# Volvo Amazon wagon EV conversion



## oudevolvo (Mar 10, 2015)

The de-ICEing was completed a while ago, the weight delta before and after de-ICEing has been measured and the adapterplate to mount the gearbox to the engine is ready.
Furthermore have I decided on the layout of the controller and batterybox in the front.

Currently I am working on the motor mount and have build a prototype.








It will of course be upgraded (10mm steel plate covering all engine mounts in front of the engine and stronger "flaps").

Do you think the design will do?
(Engine is 90kg and produces 300 Nm).

Or do I need an additional stay between the upper bolt of the motor/adapterplate and the engine mount rubber?

Or do I need a completely different design with a frame around the motor and engine mounts on the side like the original B20 has.


----------



## Studebaker (Jan 22, 2012)

Great car mate. Really cool


----------



## oudevolvo (Mar 10, 2015)

Thanks! 
Another update. I came to the conclusion that the design will do and have finalised the prototype. Next week I will visit some companies that can actually produce it.






















Next step is to change the pedal box for the conversion from hydraulic clutch to cable clutch.


----------



## Studebaker (Jan 22, 2012)

Hi mate. 

First… it’s a great project. Amazons are the coolest cars ever . In my book at least. 140 series is great too. Don’t know why, but I like 140 series even better. I mean, those were the days. They build cars back then. Now… they just make gadgets. New every season. Four times a year.

● **Excerpted records**:
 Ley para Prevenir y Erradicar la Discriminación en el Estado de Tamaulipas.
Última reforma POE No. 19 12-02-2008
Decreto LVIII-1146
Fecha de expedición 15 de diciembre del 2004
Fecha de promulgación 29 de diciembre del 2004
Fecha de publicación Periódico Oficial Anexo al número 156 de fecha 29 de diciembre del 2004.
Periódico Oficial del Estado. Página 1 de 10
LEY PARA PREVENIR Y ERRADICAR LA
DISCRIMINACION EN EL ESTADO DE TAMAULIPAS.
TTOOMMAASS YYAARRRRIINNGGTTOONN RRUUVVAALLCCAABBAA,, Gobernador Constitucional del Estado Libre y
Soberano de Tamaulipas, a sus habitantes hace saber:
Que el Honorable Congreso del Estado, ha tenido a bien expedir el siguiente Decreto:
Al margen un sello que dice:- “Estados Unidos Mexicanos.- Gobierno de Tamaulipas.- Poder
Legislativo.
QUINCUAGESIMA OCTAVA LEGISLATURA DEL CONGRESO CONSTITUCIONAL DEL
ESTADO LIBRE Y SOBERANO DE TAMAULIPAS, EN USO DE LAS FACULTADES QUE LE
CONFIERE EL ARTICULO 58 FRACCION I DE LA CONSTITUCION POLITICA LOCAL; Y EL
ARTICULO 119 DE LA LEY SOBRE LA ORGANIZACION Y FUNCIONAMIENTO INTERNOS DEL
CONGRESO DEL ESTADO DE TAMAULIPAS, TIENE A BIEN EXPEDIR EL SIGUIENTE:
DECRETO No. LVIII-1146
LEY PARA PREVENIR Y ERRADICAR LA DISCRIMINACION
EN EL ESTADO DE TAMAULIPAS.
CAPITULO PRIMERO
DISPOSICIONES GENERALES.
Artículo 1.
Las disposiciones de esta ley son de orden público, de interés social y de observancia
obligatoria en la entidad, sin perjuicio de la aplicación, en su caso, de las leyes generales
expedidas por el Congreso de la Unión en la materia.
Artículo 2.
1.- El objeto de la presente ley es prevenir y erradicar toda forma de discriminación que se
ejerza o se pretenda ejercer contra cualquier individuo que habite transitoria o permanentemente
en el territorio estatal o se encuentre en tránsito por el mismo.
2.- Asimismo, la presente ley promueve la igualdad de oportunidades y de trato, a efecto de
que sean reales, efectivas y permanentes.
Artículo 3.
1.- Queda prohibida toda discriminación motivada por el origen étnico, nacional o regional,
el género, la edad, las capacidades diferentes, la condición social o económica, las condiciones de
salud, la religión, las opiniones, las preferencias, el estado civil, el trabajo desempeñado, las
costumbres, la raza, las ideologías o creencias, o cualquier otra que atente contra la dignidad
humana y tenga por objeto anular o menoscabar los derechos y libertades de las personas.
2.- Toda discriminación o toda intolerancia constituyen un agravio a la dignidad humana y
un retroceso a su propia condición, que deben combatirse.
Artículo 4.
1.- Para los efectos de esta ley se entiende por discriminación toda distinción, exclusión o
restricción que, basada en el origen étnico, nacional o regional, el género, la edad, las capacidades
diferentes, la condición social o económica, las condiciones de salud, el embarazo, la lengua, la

* * *

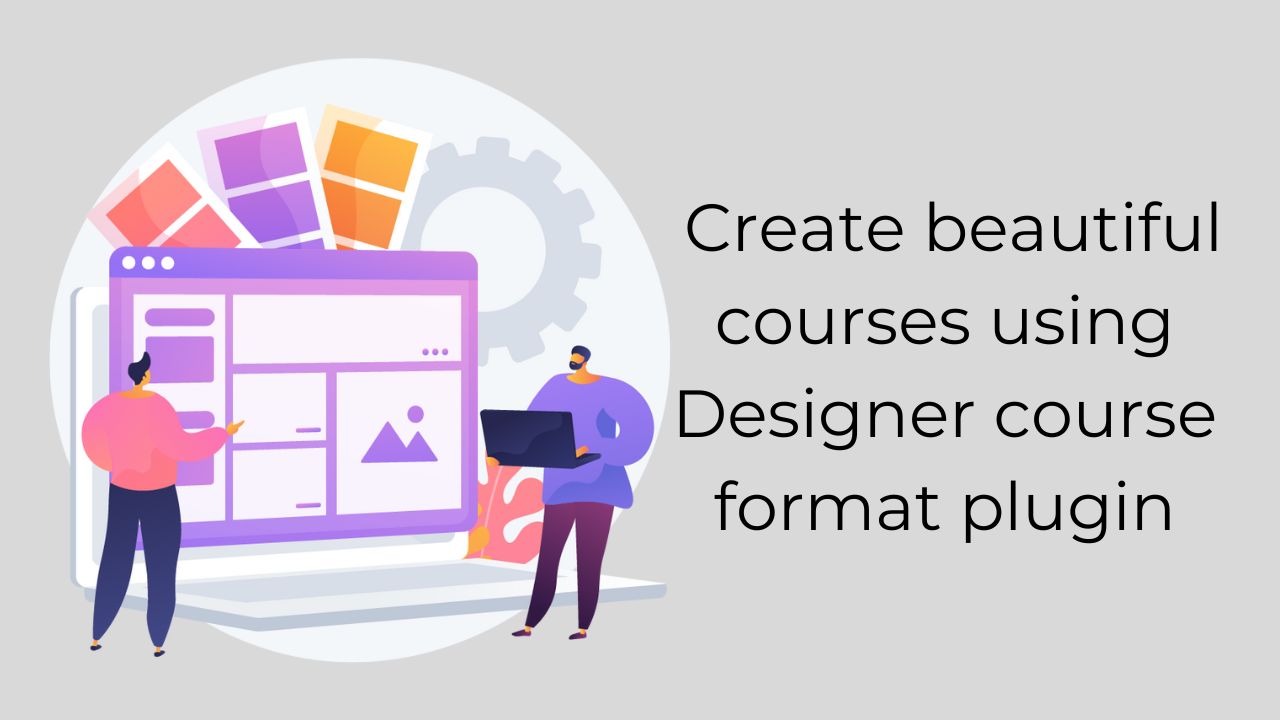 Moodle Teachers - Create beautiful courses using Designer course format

● **Exercises**:
a – In the Volvo Amazon conversion thread, rewrite the passage that begins at the words "It will of course" and stops after "design will do?", putting "aluminum" in place of "steel".
b – In the Volvo Amazon conversion thread, what clutch change is the pedal box being altered for?

● **Answers for this exercise**:
a –
It will of course be upgraded (10mm aluminum plate covering all engine mounts in front of the engine and stronger "flaps").

Do you think the design will do?

b – A conversion from hydraulic clutch to cable clutch.